The publicly traded company has inked a deal with Minneapolis-based Pushpin, a company whose platform can automatically pick out property parcel information from aerial imagery, noting attributes such as how many stories or what type of roofing a home has as well as whether there have been any changes to the parcel.
“Pushpin is one of the only companies applying cutting-edge deep learning techniques to aerial imagery to automatically extract features and identify changes,” said Mikhail Palatnik, CoreLogic’s executive of product management, in a press release.
“Going forward, we expect machine learning to be critical to creating and maintaining accurate property records, which our customers rely on.”
CoreLogic has a database of 147 million properties in the U.S. and provides estimated property values based on parcel attributes to government assessors and insurance companies.

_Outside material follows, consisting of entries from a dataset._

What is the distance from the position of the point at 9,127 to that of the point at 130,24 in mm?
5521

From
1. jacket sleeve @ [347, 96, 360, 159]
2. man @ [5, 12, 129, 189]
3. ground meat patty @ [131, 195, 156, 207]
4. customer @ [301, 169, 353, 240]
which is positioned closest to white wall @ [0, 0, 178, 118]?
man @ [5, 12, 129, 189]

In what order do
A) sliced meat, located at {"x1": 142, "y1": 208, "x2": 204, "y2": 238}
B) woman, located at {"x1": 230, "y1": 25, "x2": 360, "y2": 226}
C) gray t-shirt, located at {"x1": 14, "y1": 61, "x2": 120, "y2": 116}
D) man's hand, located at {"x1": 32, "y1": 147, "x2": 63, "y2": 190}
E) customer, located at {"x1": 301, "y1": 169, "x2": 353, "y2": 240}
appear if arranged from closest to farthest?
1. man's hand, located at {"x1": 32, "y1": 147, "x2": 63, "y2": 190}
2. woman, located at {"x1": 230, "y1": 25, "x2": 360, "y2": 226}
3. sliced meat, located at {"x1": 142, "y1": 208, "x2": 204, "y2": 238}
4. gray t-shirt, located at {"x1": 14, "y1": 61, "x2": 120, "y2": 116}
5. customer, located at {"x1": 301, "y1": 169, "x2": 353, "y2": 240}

Right now, human analysts at CoreLogic do the “tedious” work of manually assigning attributes to properties, according to the release.
“Leveraging machine learning will enable CoreLogic to dramatically reduce costs and increase update frequency for its database,” Pushpin said.

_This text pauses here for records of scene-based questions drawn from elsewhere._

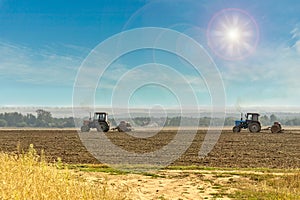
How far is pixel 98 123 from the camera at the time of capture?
1972 inches

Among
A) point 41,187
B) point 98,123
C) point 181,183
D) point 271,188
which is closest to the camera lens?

In an email, CoreLogic spokesperson Alyson Austin said it was “too soon” to know how the deal would affect cost reductions and update frequency, but that “[t]here are no plans to let any staff go at this juncture as a result of this deal.”
“CoreLogic expects reduced costs and the ability to update its property database more frequently, but doesn’t know which costs will be reduced or how much or how often it will be able to update its database,” she said.
She said she did not know how often the database was currently updated.
CoreLogic’s valuation technology includes homes price indexes, automated valuation models (AVMs) and software for appraisal vendor management, appraisal management companies and mortgage lenders and servicers.
CoreLogic has boosted its valuation tech in recent years through acquisitions and last month announced its intent to “accelerate” the transformation of its appraisal management company operations “through the greater use of data-driven analytics, automation of workflows and enhanced utilization of its dedicated staff appraisers.”
Asked when the partnership with Pushpin will go live, which specific CoreLogic products would be affected, what exactly will improve for CoreLogic customers and for further examples of the type of information Pushpin will be extracting for CoreLogic, CoreLogic declined to comment, deferring those questions to Pushpin.
Pushpin’s founder and president, Randy Milbert, did not respond to multiple requests for comment.
According to Pushpin’s release, the aerial imagery it uses is collected by Australian company Nearmap and Pushpin counts Maricopa County, Arizona; Lee County, Florida; and Hillsborough County, Florida as customers, among others.
CoreLogic is not the only company taking advantage of advances in machine learning to boost home valuations. Last month, Clear Capital unveiled a new AVM that draws upon machine learning to calculate what is says are unusually accurate home value estimates to help mortgage lenders with tasks including pre-valuation, portfolio valuation, home equity situations and underwriting.